Anthony Michael Hall
, pourtant excellent dans les précédents films de Hughes, semble ici en pilote automatique, répétant les mêmes mimiques et tics sans conviction. Kelly LeBrock (madame Steven Seagal) fait ce qu'elle peut avec un rôle sous-écrit, s'appuyant principalement sur son charisme naturel et sa plastique indéniable, mais, comme le film le prouve, cela ne suffit pas. D'ailleurs, elle avait accepté le rôle sans même lire le scénario, ce qui explique peut-être son air parfois perplexe. Bill Paxton s'en sort le mieux avec son Chet détestable, créant un personnage mémorable avec sa réplique culte improvisée : « How about a nice greasy pork sandwich served in a dirty ashtray ? ». Le jeune Robert Downey Jr. montre déjà des éclairs de talent, même s'il était apparemment plus occupé à faire des farces sur le plateau avec Robert Rusler qu'à peaufiner son jeu.

En version française, le doublage nous gratifie d'une distribution quatre étoiles avec le duo Luq Hamet/Éric Legrand absolument extraordinaire, complété par les excellents Micky Sébastian et Dominique Collignon-Maurin. Ces voix familières apportent une vraie valeur ajoutée et sauvent quelques scènes. Malheureusement, l'adaptation française est complètement aux fraises, multipliant les contresens et les approximations qui dénaturent les dialogues originaux de Hughes.

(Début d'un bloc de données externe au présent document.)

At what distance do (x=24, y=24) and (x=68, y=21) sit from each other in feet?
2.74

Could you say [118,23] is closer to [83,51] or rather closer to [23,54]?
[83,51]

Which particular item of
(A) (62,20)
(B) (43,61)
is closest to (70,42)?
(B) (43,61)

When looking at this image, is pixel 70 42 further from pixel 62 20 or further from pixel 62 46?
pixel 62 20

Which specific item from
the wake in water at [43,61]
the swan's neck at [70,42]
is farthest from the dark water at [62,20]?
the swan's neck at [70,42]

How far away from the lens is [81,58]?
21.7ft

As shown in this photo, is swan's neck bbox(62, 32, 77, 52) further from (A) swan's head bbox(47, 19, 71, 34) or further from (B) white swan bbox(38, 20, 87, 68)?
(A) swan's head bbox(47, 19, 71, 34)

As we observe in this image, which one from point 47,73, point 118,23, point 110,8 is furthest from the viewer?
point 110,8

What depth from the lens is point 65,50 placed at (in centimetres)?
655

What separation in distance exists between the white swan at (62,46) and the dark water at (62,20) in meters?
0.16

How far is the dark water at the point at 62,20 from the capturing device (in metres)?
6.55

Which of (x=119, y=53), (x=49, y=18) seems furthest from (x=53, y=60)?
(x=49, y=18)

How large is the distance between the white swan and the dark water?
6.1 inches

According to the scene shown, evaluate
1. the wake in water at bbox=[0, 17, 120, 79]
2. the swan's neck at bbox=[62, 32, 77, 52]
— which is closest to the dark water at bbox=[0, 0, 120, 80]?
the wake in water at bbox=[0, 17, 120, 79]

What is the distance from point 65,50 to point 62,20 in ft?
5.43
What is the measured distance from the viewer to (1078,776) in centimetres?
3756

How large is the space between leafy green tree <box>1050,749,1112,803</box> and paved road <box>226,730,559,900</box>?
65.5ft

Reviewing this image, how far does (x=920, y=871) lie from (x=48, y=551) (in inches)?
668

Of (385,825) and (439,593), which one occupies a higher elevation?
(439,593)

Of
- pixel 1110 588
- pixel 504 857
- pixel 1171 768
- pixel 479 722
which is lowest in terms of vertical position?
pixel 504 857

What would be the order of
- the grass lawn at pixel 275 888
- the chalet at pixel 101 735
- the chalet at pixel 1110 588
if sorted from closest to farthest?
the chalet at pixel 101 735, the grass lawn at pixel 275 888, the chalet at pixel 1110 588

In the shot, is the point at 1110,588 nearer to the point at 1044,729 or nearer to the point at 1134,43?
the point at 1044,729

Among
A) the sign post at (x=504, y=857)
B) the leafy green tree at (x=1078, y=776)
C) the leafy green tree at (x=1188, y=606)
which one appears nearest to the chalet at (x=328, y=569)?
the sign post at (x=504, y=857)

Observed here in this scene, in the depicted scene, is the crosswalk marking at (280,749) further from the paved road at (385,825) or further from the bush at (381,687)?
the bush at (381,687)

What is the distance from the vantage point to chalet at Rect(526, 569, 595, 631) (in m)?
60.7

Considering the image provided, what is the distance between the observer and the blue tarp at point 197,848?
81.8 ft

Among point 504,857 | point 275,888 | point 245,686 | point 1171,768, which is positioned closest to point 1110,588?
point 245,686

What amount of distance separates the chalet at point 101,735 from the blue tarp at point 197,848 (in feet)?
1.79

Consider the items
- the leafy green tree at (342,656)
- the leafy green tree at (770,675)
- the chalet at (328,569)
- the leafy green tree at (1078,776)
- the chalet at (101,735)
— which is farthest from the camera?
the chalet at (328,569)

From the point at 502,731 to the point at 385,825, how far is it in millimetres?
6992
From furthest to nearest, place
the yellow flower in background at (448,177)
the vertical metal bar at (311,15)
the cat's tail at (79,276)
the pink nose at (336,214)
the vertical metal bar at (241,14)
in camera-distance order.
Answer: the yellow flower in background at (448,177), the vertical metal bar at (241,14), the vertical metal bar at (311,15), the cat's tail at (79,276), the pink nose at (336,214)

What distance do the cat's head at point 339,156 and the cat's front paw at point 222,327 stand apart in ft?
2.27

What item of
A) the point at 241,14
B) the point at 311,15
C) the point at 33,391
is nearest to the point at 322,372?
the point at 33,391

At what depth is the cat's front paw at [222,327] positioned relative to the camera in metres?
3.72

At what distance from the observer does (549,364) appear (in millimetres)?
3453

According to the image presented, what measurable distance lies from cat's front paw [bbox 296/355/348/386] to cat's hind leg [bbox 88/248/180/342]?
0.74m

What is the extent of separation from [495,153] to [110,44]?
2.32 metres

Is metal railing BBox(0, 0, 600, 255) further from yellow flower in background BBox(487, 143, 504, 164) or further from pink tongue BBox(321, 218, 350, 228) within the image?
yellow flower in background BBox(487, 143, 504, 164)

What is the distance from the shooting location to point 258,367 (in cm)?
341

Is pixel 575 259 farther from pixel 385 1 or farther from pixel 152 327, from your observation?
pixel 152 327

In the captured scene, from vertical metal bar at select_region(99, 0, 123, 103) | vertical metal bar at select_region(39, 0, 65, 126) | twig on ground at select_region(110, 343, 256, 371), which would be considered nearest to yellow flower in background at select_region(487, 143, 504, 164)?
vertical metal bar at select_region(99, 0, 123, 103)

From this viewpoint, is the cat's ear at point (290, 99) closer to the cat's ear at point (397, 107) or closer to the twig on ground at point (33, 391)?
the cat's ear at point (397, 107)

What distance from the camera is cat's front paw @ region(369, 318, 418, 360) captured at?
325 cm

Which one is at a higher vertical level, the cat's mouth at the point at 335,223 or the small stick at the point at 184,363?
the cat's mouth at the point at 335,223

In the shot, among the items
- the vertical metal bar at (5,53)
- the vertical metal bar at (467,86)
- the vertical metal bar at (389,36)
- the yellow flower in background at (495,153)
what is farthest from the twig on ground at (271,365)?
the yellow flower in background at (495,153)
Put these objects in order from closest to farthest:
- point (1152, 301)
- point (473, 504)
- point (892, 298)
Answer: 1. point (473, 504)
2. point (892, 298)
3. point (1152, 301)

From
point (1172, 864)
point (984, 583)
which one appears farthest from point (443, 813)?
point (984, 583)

Une créature de rêve reste une curiosité frustrante dans la filmographie de John Hughes. La première demi-heure prometteuse, portée par l'énergie habituelle du réalisateur et une idée de départ séduisante, laisse rapidement place à un spectacle décousu et brouillon qui peine à justifier sa propre existence. Ni la présence magnétique de Kelly LeBrock ni les quelques fulgurances comiques ne parviennent à sauver un ensemble qui ressemble plus à un brouillon qu'à un film abouti.